Muitos vivem este período como um tempo estéril, vazio, – também no que diz respeito à fé – apenas na espera do amanhã, do fim do isolamento pra poder “voltar a viver”. Porém, nós somos chamados a entrar na “escola de Jesus” e aprender dele a viver a espiritualidade do cotidiano que formou a fé do Filho de Deus e pode formar a nossa, que somos seus irmãos.

Antes de tudo, é preciso redescobrir o sentido da espiritualidade. Therezinha Cruz, de uma forma bem didática, escreve que não apenas objetos como vela e pão podem estar relacionados à espiritualidade, mas também a lâmpada elétrica e o biscoito. Tudo depende de como olhamos para estas realidades, pois a espiritualidade é um modo de ler a vida, de conceber o sentido da existência, “do que” se faz e de “como” se faz. Desta forma, a espiritualidade nos leva à transcendência da vida e do cotidiano e nos faz perceber o “espírito” do que acontece a nossa volta e o Espírito presente, mesmo que estejamos confinados ao espaço da casa.

Therezinha lembra que também na época de Jesus, alguns tinham dificuldade de vê-lo como presença de Deus. Para estes, Jesus não passava do filho do carpinteiro, de um homem vindo de Nazaré. É o risco sempre presente de “passarmos pelas coisas e pelas pessoas sem as habitar” (José Tolentino Mendonça), sem contemplar nelas a transcendência, aquilo que vai além do que parece ser. “É preciso olhar a vida com o olhar que busca sinais de valores do Reino em todas as atividades” (Therezinha Cruz). Não há como perceber a presença de Deus no cotidiano se não o buscamos em tudo o que fazemos e vivemos; é como aqueles que “olhando, não enxergam e ouvindo não escutam, nem entendem” (Mt 13,13).

Sobre esse cotidiano cheio da presença de Deus, escrevem de forma tão bela os bispos do Brasil, se referindo aos cristãos leigos e leigas – mas hoje podendo ser alargado a todos os batizados – “que vivem sua fé no cotidiano, nos trabalhos de cada dia, nas tarefas mais humildes, no voluntariado, cuja vida está escondida em Deus”. Estes e estas “são o perfume de Cristo, o fermento do Reino, a glória do Evangelho. Eles se santificam nos altares do seu trabalho: a vassoura, o martelo, o volante, o bisturi, a enxada, o fogão, o computador, o trator. Constroem oficinas de trabalho e oficinas de oração” (Doc. 105 da CNBB, n. 35). É a espiritualidade de Santa Tereza e suas panelas, de São Francisco e o irmão sol, de Jesus e a figueira.

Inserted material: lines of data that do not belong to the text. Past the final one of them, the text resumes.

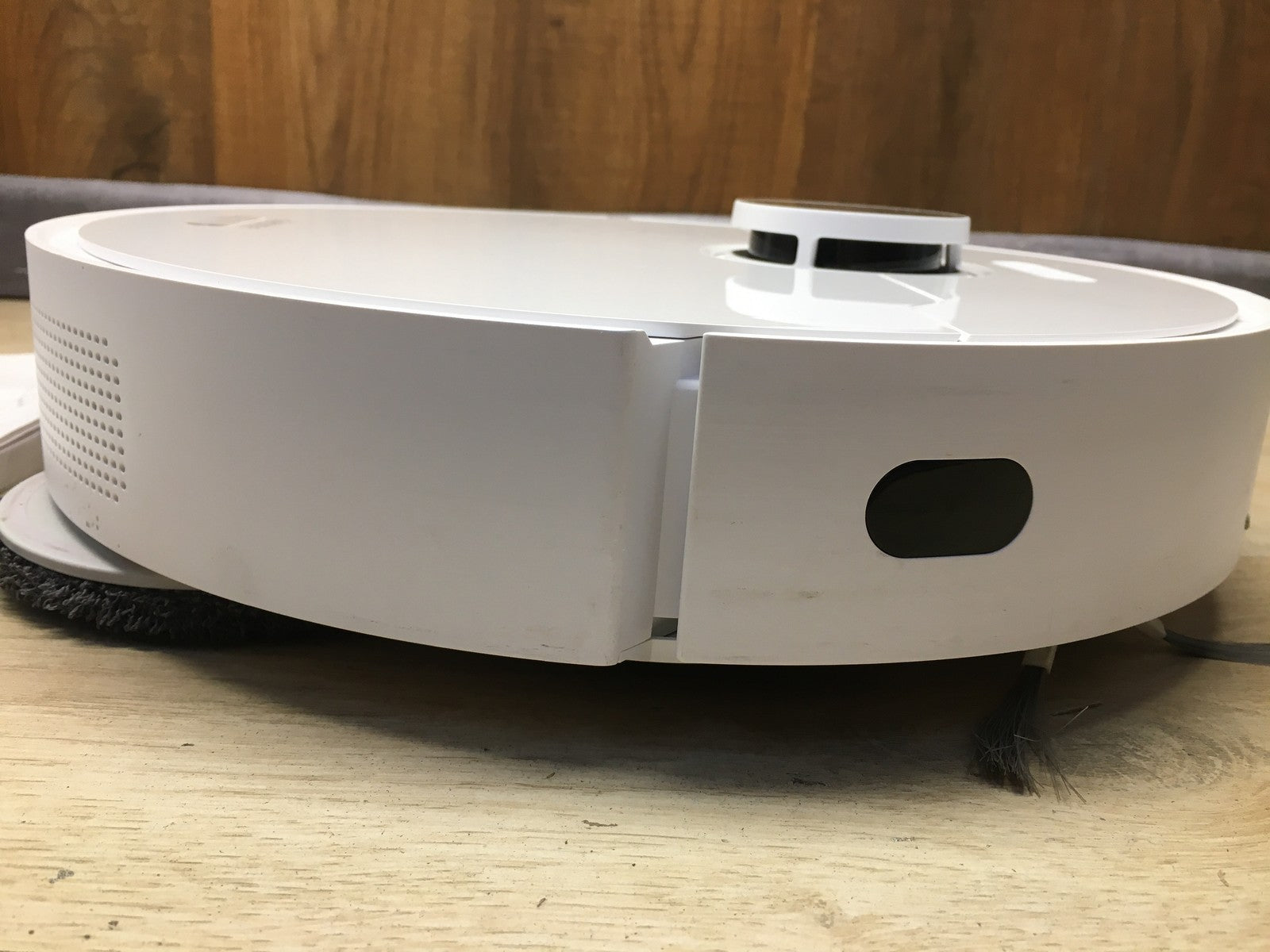 dreame L10 Prime Saugroboter und Wischroboter, I36002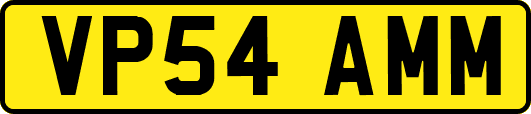 VP54AMM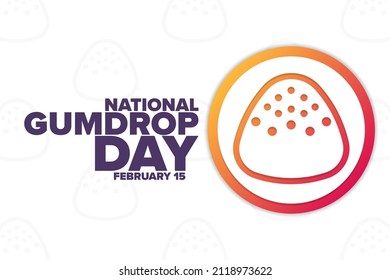 february 15 a holiday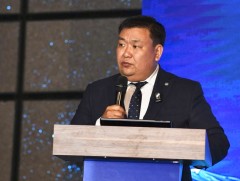 “Монголын ус, ундааны салбарын тогтвортой сав баглаа боодлын форум 2026” зохион байгуулагдлаа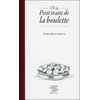 Image de Petit traité de la boulette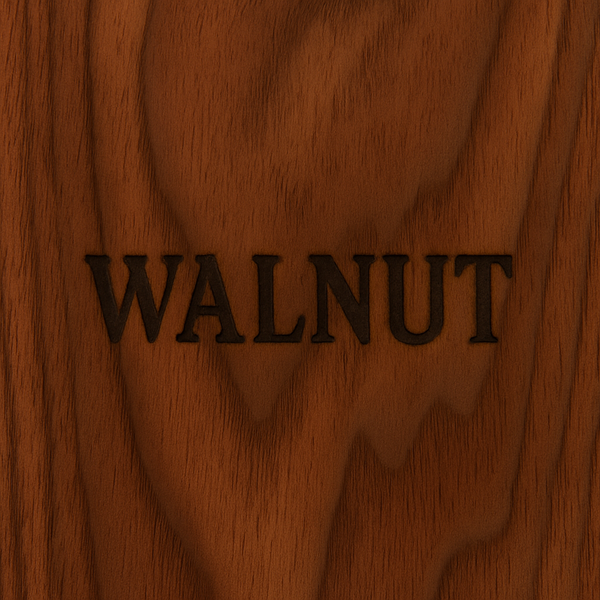 Walnut reference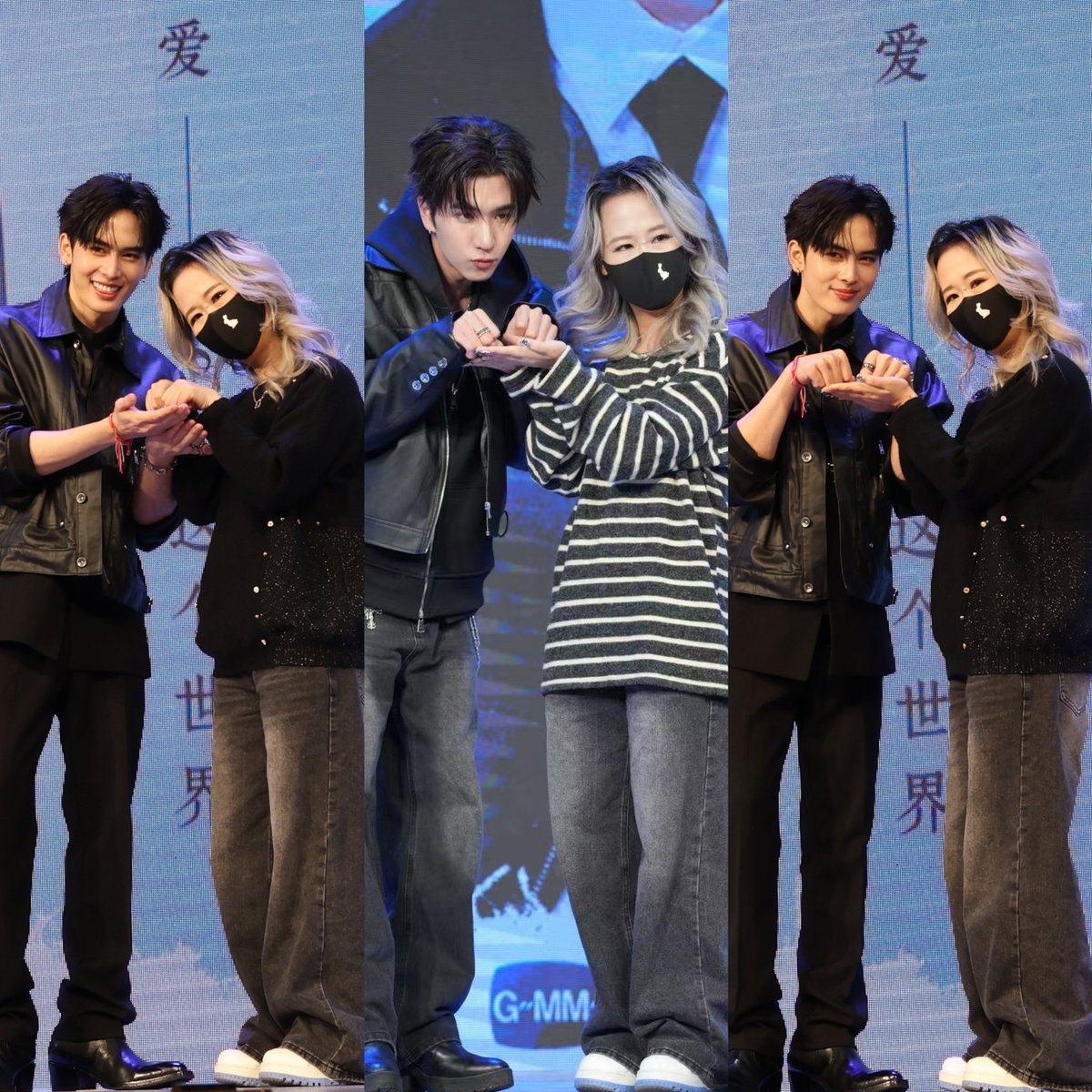 Lanren_popo tweet media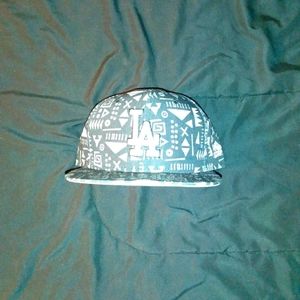 Men's hat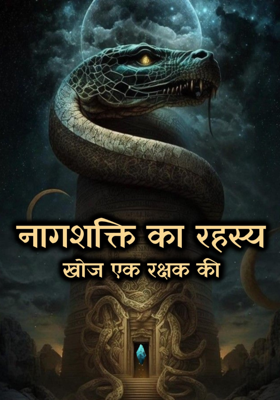 " नागशक्ति का रहस्य "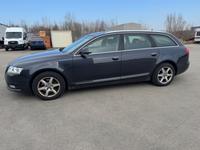 Audi A6 Avant 2.0 TDI SHZ Navi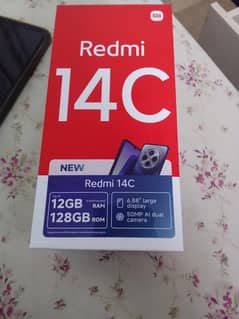 redmi 14c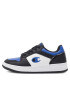 Champion Сникърси REBOUND LOW 2.0 S21906-KK007 Черен - Pepit.bg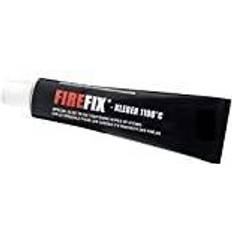 Baustoffe Firefix FireFix, Kaminzubehör, 2045 Tube hitzebeständiger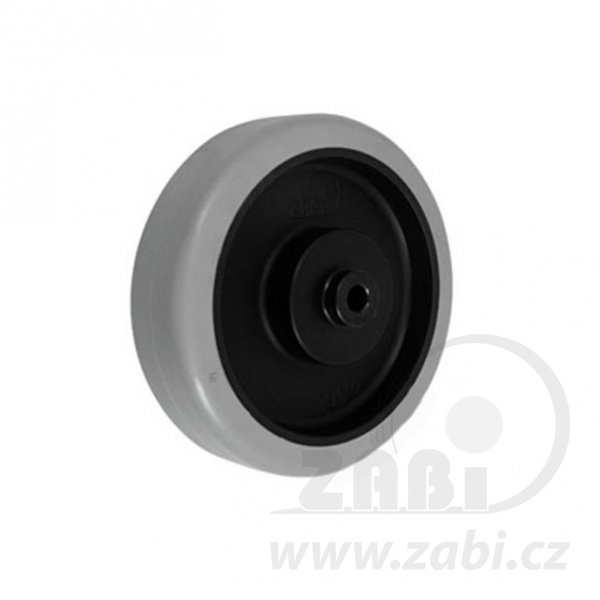 Polypropylenové kolo 160 mm
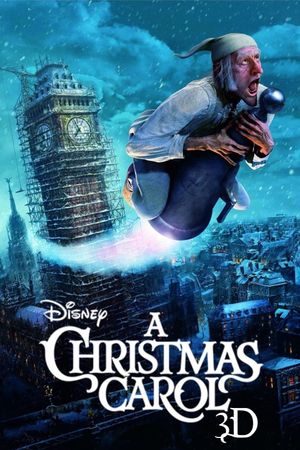 A Christmas Carol's poster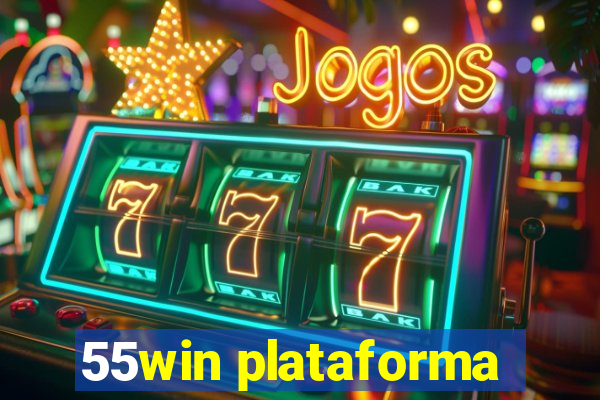 55win plataforma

Para vivenciar esta mística precisamos rejeitar a lógica dualista que opõe fé e vida; sagrado e profano; Igreja e mundo (cf. Doc. 105 da CNBB n. 133) e nos perguntar com sinceridade, como fez Therezinha Cruz: “O que será sinal de uma espiritualidade maior com Deus: rejeitar todas as situações ‘mundanas’ porque lá Ele não está? Ou saber encontra-lo em todo lugar porque nossos olhos aprenderam a ver o amado invisível e a valorizar tudo o que Ele criou e nos deu poder de criar?”.

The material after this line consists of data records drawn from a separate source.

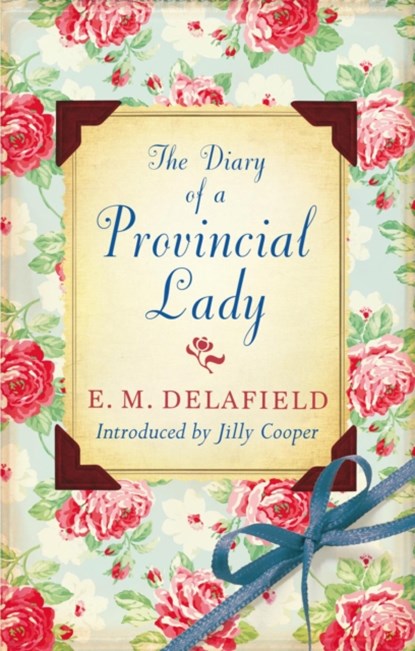 The Diary Of A Provincial Lady, E.M. Delafield - Paperback - 9780860685227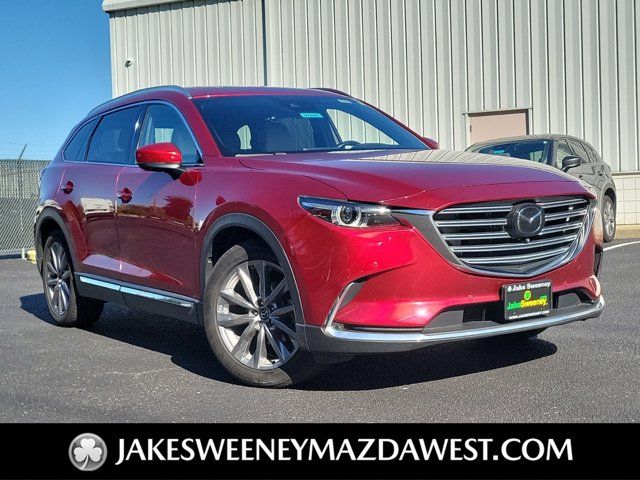 2021 Mazda CX-9 Grand Touring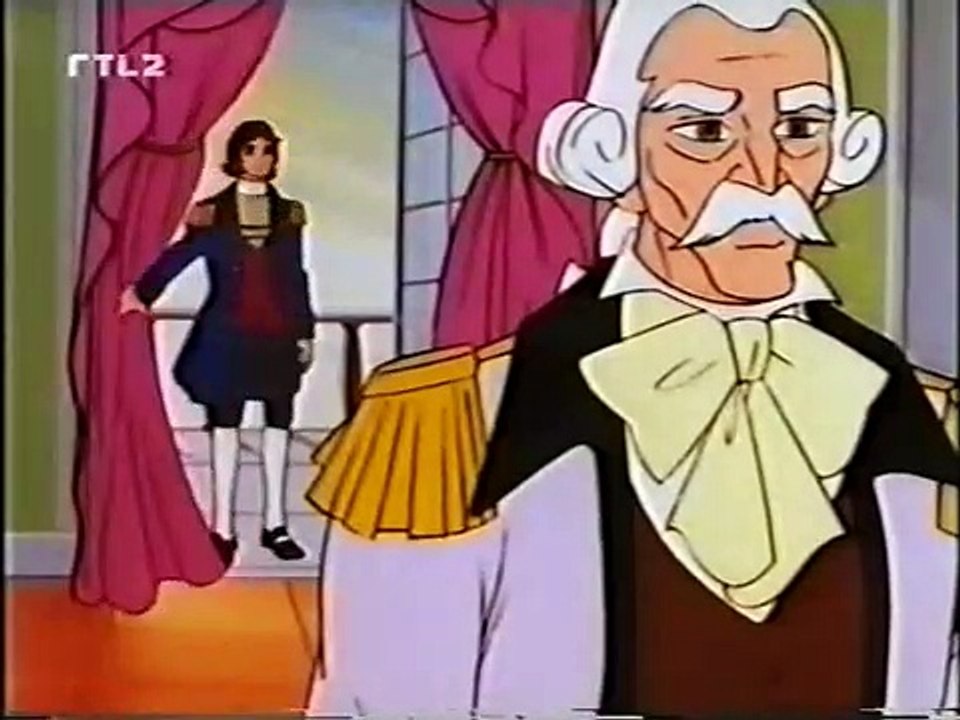 Nadine - Stern der Seine Staffel 1 Folge 5 HD Deutsch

Neste tempo de pandemia, somos convidados a uma simples, mas radical re-iniciação na fé que nos faça passar do Deus “de lá” para o Deus “aqui”; da espiritualidade da sacristia e do salão paroquial para a da cozinha e do riso de criança; da liturgia do rito para a liturgia da vida. Nesta, nosso corpo é a oferenda; os afazeres, oblação; a cama, o altar. Assim poderemos nos alimentar, como comunidade, do mesmo Cristo, vivo e operante, que está presente conosco e em nós por sua eterna encarnação.


* MESTERS, Frei Carlos. Com Jesus na contramão. Paulinas. São Paulo-SP. 2016.